The industry was becoming more and more uncertain and indefinitely workers fears grew. Their worst fear came to life on May 3, 1902, when National announced it would close the Canton factory. Manager James Bockius claimed it would move to Cambridge, Ohio, and indeed some of the equipment was moved to a plant there. Unfortunately one furnace shut down the very day it opened and then the next on July 1. Nearly 300 workers found themselves out of work. Many found new jobs in Jeannette, Pennsylvania while others went to nearby Greentown, Indiana. The empty plant remained abandoned in Marion for several years until in 1908 when David Lloyd, from Pittsburg, PA, bought the plant from the NGC for $55,000. The plant was converted to the Roberds Manufacturing Company and began producing wallboard. Most would consider this conversion as the end of Canton’s reign forever, but the determination and committed demeanor of the city of Marion would help Canton rise again.
Canton Glass No. 2
It was on July 15, 1902 that marked a new milestone in Canton Glass history. Glassworkers and the people of the town gathered to discuss the construction of a new factory. Marion Real Estate Company offered a site for the new plant, which happened to ironically be located directly across the street from previous Canton Glass No. 1 plant (Iwen 73). With a new plant came new funding requirements. Leo Nussbaum was the answer to where to find the balance necessary to start the business. The new Canton Glass No. 2 produced the same wares as the prior Canton No. 1. The new Canton began to thrive and a legacy seems to be pursued. It had revolutionary technology. A 16-pot furnace, instead of a 15-pot, melted 16 tons of glass in a one-day period. In December of 1909, Canton’s night and day shifts were hailed as Marion’s most substantial enterprises. The company once again had more orders than they could fill, so many that the worker’s only received Christmas and New Year’s Day off (Iwen 75).

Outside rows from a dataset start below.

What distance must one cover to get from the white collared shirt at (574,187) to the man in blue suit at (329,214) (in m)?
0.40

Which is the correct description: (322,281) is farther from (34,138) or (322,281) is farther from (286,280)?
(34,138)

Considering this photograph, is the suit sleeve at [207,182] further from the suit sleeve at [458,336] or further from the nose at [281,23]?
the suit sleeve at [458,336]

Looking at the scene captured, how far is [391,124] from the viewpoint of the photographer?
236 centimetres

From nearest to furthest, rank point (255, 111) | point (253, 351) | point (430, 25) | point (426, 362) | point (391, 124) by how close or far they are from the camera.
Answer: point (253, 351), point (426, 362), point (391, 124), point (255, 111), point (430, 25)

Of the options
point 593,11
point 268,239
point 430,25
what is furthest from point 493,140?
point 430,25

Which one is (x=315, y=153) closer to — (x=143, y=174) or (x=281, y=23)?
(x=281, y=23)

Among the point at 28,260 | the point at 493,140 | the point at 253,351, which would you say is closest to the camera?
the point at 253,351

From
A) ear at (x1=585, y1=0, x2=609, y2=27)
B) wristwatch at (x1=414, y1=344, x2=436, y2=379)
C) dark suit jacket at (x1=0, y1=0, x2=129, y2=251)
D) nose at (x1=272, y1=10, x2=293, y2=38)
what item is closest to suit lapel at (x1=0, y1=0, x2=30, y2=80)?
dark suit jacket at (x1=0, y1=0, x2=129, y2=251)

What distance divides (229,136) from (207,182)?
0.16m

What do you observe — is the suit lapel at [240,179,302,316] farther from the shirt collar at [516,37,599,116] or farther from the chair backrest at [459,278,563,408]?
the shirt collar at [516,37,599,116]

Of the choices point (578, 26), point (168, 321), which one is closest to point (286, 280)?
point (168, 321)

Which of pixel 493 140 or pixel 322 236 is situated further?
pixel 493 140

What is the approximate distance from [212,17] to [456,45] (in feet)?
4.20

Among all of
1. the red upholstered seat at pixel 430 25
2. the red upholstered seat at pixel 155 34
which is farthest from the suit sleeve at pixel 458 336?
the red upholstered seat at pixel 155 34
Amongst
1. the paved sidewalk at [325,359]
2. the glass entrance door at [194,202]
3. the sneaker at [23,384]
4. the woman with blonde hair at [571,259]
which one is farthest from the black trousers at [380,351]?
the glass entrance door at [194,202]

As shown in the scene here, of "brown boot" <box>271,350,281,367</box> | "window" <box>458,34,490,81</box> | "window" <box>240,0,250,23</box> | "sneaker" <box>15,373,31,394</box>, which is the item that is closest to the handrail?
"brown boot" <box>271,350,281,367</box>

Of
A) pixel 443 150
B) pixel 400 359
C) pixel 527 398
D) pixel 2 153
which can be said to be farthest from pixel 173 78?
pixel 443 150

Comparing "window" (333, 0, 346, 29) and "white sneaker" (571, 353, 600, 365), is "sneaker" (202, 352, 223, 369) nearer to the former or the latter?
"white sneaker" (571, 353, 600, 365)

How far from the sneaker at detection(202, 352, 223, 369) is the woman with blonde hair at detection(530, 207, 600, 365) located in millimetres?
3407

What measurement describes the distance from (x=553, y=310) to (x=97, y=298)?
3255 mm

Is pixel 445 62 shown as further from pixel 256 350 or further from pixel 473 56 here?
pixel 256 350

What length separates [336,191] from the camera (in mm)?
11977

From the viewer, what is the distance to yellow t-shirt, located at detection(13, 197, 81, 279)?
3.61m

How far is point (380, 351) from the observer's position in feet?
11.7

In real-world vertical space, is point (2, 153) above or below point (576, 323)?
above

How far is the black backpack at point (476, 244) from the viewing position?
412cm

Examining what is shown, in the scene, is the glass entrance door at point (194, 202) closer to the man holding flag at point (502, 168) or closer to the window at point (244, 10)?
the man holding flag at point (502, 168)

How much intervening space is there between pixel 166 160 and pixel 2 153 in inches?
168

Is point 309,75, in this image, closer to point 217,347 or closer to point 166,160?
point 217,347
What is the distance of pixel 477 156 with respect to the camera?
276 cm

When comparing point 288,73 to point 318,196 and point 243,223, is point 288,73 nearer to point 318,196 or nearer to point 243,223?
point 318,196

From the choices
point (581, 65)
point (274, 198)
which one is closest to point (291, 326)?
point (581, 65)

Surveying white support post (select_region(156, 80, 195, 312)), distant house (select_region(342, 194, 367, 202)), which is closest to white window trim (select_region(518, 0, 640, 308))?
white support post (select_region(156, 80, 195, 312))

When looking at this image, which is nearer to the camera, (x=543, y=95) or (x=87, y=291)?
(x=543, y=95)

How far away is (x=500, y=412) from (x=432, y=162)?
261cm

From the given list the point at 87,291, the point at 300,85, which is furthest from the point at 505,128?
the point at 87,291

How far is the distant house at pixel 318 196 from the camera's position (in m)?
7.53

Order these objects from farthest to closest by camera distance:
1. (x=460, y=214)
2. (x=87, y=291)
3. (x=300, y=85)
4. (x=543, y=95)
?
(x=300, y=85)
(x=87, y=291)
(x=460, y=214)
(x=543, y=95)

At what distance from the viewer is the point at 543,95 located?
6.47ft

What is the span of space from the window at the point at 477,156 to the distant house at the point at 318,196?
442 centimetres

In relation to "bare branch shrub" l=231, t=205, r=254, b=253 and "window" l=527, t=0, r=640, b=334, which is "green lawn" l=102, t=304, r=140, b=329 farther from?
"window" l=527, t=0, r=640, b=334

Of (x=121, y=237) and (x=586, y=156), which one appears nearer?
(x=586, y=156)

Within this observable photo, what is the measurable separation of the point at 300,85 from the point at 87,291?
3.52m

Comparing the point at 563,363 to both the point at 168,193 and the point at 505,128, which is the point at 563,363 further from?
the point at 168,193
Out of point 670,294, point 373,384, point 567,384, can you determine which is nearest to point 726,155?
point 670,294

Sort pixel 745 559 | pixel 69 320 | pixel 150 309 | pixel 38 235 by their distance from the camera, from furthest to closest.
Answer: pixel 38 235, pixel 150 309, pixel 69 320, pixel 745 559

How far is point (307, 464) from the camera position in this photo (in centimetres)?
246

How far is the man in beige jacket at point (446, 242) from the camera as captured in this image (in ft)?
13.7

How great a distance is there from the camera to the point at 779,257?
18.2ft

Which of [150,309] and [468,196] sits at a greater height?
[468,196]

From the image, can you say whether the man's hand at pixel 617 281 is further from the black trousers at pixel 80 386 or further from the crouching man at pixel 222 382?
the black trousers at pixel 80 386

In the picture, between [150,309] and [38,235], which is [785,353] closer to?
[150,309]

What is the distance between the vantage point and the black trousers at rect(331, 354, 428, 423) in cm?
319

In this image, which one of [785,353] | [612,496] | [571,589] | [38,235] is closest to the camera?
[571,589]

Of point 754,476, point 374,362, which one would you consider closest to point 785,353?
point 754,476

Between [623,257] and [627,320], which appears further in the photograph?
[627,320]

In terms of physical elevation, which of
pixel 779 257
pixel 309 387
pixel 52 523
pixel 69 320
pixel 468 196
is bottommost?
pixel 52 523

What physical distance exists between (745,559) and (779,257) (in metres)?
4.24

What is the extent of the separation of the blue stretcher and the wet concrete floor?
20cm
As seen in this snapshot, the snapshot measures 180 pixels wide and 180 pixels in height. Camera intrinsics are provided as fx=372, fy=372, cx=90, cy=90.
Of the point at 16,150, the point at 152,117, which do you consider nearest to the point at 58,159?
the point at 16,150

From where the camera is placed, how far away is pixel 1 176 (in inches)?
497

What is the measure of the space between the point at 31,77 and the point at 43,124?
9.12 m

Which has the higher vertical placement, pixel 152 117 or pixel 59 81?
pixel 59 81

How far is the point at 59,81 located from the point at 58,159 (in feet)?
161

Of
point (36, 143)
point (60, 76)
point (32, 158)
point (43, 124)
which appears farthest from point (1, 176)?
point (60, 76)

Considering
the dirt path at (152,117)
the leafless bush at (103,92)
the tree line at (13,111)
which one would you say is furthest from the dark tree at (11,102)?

Berthold M. Nussbaum, Leo’s son, died on December 1, 1945 and with this came a shift in control on the Canton Company. Earl Kightlinger became president with William M. Wright as vice president, and J.D. Wright as secretary. A few years after William Wright became president. In March of 1958, he moved the Canton plant to Hartford City to the former Sneath Glass Company (Iwen 79). In 1971 Glass Factory Directory listed the company as David Lilly and Company, Inc; and had F.R. Hodges as president. It still remains listed respectively the same today. No glass is being made in the plant today but an office still remains open. All that remains of the famous Canton factories in Marion is nothing more than part of a Canton No. 2’s ware shed. (APPENDIX I). Without a doubt it can be said that Canton Glass Company helped lay a foundation and shape our glorious city.